Saturday, December 1, 2012

The Dutch

Contrary to our discussion yesterday, I believe that Voltaire was specifically satirizing the Dutch. It cannot be a coincidence that Voltaire consecutively makes three Dutchmen look greedy: the ship's captain, the judge, and in a way Martin all appear to be greedy. All three are obsessed with money, and the common belief at the time was that the Dutch were indeed greedy. The Netherlands is one of the birthplaces of capitalism though, so it would make since that their revolutionary economy be perceived as fostering greed. It wouldn't be beneath Voltaire to aim such blows towards specific groups of people. He was, as we already know, an openly anti-Semitic and anti-Jesuit man.

1 comment:

Tyler Dean said...

Yes it could be that he was pointing a finger at the dutch, but i think that he was just satirizing merchants, in the case on Vanderdur, and judges, in the case of the Suriname judge, in general.
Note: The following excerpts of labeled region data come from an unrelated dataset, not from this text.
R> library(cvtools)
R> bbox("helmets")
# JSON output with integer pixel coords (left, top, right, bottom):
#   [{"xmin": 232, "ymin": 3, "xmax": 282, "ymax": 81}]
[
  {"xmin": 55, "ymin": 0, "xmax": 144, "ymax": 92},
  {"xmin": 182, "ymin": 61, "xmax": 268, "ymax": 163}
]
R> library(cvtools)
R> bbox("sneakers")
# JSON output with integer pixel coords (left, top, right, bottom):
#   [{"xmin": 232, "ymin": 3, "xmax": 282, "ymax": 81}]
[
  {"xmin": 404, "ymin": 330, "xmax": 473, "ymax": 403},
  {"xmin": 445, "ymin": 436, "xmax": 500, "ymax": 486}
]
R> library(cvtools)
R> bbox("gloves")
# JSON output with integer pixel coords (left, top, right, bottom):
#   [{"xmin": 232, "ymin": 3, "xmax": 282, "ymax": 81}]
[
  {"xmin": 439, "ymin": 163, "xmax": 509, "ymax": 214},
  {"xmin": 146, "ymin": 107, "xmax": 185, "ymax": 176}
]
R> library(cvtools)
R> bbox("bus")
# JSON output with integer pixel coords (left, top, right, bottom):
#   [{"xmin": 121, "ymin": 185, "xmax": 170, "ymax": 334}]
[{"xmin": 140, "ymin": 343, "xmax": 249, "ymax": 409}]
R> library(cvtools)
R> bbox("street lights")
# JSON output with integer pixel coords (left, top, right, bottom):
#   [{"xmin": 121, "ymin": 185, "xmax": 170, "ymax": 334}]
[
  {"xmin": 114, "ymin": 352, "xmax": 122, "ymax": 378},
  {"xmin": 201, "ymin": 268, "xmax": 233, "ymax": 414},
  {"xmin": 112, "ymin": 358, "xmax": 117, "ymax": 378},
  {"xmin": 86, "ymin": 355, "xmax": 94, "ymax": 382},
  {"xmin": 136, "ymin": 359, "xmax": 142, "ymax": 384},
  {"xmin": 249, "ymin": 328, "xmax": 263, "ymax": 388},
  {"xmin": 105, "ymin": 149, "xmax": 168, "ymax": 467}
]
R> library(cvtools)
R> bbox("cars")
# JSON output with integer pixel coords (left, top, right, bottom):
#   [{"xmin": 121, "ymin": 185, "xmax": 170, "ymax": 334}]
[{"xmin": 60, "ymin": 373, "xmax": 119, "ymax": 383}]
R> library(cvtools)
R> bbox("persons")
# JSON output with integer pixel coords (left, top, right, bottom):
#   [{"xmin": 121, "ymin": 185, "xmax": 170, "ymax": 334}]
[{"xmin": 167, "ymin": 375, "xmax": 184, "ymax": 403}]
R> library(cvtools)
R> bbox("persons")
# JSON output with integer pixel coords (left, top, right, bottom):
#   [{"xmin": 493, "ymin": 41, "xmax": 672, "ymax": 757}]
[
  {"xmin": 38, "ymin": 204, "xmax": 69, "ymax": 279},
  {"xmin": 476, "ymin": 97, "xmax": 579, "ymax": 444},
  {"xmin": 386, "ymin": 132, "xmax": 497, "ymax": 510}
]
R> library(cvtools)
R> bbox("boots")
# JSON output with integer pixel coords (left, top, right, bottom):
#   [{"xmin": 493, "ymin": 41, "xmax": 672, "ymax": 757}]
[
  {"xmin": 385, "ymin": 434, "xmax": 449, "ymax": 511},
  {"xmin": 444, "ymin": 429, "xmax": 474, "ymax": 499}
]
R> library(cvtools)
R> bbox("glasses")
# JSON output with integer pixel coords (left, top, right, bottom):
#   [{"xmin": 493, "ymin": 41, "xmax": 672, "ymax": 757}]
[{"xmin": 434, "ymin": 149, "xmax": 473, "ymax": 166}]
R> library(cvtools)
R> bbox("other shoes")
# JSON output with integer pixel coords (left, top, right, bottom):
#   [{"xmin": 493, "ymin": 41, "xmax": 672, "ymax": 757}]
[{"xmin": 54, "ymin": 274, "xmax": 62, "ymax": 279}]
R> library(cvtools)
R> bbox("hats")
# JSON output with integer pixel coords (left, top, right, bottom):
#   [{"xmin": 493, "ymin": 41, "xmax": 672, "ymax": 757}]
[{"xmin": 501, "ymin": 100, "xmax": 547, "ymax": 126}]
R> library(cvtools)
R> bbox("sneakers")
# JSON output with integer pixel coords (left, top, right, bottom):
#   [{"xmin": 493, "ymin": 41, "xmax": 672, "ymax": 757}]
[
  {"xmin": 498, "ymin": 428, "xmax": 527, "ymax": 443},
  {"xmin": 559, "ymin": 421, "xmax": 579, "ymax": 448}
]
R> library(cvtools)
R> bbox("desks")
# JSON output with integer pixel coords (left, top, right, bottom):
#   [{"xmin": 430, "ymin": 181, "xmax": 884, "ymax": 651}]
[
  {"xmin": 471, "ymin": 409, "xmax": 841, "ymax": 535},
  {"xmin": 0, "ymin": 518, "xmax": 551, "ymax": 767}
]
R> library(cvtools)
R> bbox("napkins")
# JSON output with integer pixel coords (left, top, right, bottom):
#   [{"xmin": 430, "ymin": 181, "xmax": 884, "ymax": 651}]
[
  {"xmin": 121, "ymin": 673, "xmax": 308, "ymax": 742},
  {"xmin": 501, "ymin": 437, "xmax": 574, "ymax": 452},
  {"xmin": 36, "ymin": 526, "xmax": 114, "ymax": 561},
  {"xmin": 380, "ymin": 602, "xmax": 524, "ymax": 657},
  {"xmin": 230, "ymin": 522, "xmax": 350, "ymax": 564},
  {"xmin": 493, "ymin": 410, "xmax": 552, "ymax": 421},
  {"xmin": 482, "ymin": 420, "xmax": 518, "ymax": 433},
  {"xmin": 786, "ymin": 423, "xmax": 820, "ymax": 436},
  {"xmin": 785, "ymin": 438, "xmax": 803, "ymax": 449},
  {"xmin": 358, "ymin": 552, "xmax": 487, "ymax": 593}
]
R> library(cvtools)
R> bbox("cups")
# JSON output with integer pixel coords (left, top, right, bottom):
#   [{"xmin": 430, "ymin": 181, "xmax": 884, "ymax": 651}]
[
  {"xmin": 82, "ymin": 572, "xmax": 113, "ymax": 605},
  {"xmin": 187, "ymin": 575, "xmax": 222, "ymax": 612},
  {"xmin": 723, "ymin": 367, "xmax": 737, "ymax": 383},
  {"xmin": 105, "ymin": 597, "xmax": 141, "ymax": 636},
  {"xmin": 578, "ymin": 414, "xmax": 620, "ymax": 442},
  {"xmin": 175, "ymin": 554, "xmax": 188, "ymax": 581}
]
At the time judges were often corrupt. Also, merchants were frequently very greedy as Voltaire described. His portrayal of them might also characterize society at his time as greedy. Throughout the book, Voltaire describes the greed in society and he obviously thought that that was one of the big negatives of society. I think it is kind of selfish and self-centered to see it as an affront to your people.